---------- Recorded data ----------
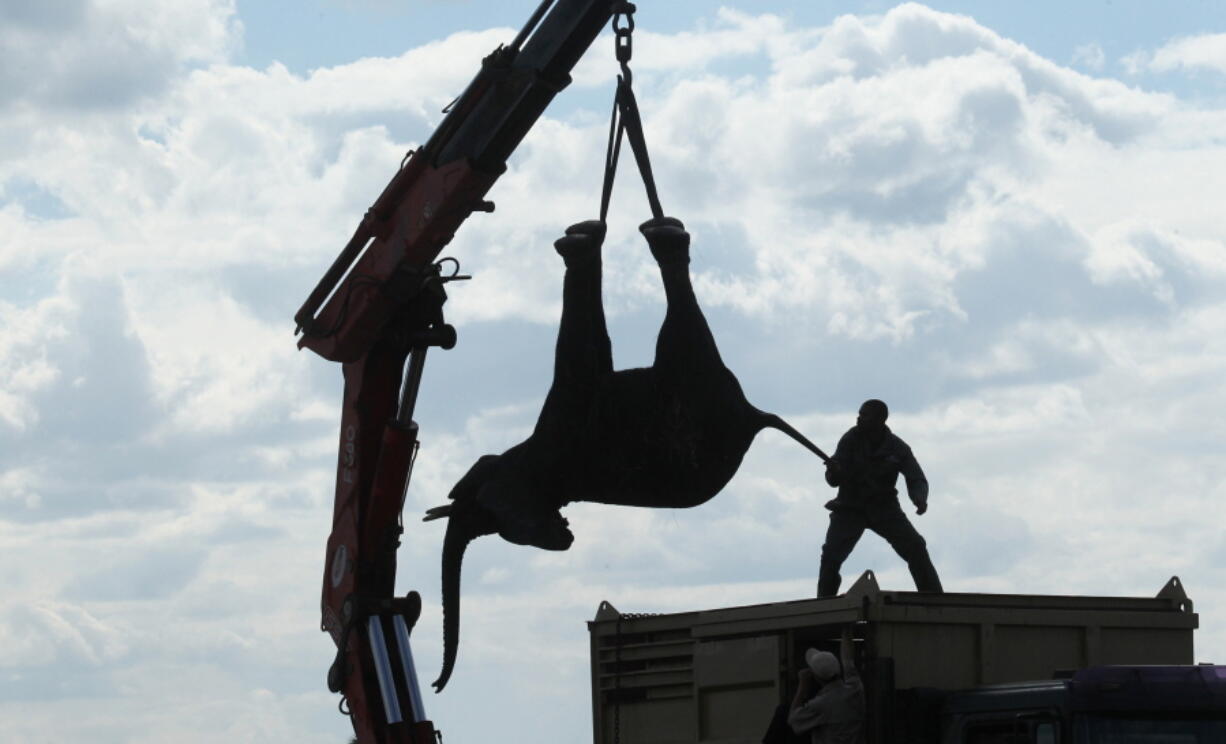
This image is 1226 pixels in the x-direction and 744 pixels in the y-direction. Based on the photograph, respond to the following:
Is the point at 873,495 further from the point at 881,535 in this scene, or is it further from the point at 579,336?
the point at 579,336

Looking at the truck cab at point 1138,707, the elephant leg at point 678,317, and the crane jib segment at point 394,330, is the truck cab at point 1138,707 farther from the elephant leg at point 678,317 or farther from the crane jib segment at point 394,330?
the crane jib segment at point 394,330

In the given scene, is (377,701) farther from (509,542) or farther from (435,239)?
(435,239)

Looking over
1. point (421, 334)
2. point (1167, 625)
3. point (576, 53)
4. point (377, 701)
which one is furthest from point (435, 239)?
point (1167, 625)

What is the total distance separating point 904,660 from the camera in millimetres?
11211

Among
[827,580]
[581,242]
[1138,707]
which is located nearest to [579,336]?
[581,242]

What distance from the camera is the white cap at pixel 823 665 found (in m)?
10.8

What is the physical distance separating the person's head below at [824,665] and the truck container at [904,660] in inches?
12.4

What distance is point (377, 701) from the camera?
1445 centimetres

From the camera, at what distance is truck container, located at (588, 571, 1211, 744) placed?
1055 centimetres

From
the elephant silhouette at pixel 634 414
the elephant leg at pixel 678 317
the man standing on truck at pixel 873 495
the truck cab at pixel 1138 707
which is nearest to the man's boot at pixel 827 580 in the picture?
the man standing on truck at pixel 873 495

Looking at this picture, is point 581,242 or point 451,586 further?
point 451,586

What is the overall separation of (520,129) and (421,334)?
187 cm

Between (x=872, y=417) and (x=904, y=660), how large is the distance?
3.42 meters

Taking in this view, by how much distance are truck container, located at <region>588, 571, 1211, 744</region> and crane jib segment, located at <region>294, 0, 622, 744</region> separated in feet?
6.36
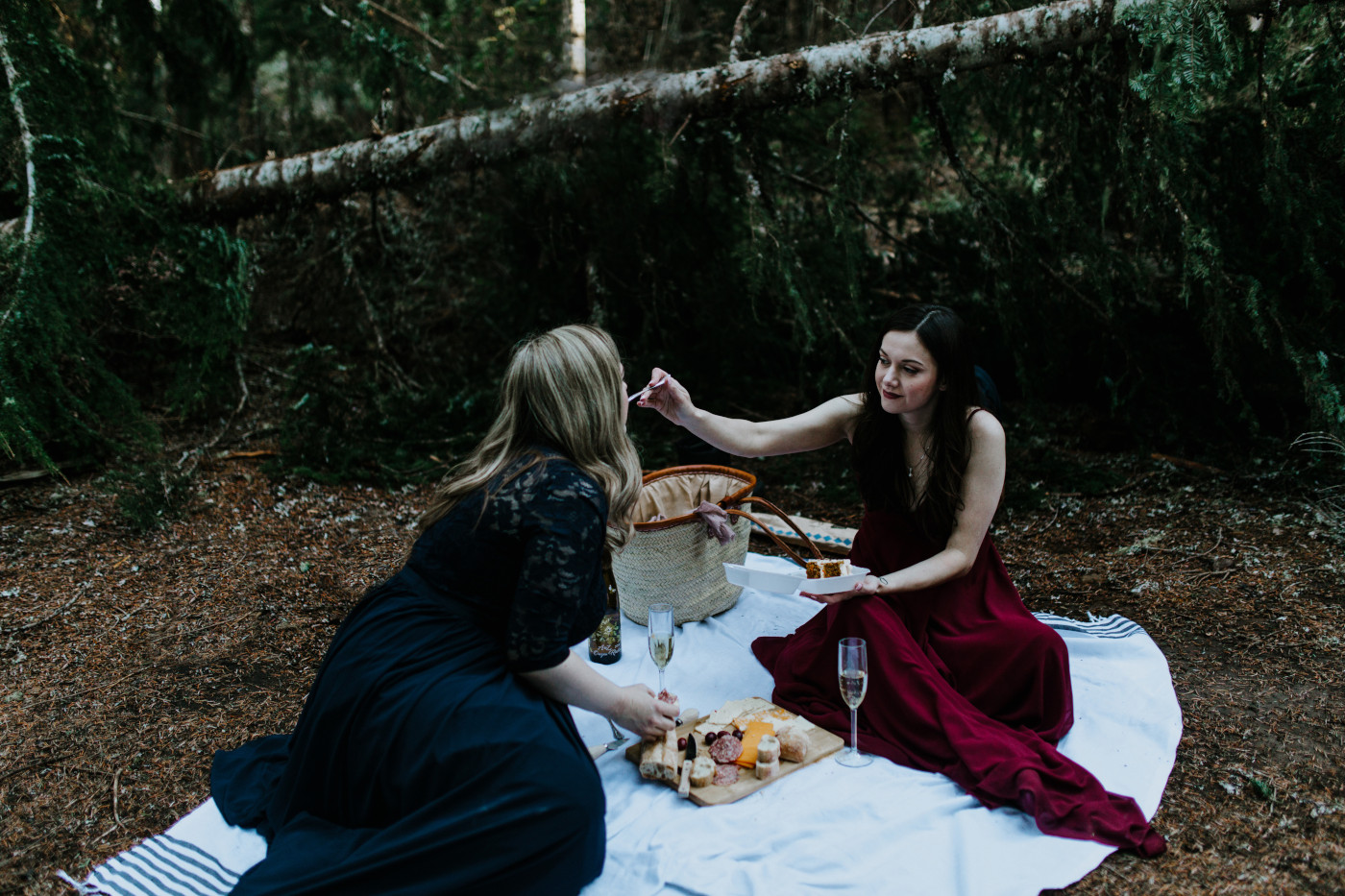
----------
Task details:
Locate each line in the listing above that contains the string "segment" and copy those lines out. Match uppercase and lowercase exactly.

Result below:
Looking at the truck cab at point 1138,707, the elephant leg at point 678,317, and the crane jib segment at point 394,330, is the truck cab at point 1138,707 farther from the elephant leg at point 678,317 or farther from the crane jib segment at point 394,330?
the crane jib segment at point 394,330
Taking in this view, by how much distance are truck container, located at <region>588, 571, 1211, 744</region> and crane jib segment, located at <region>294, 0, 622, 744</region> separated in feet?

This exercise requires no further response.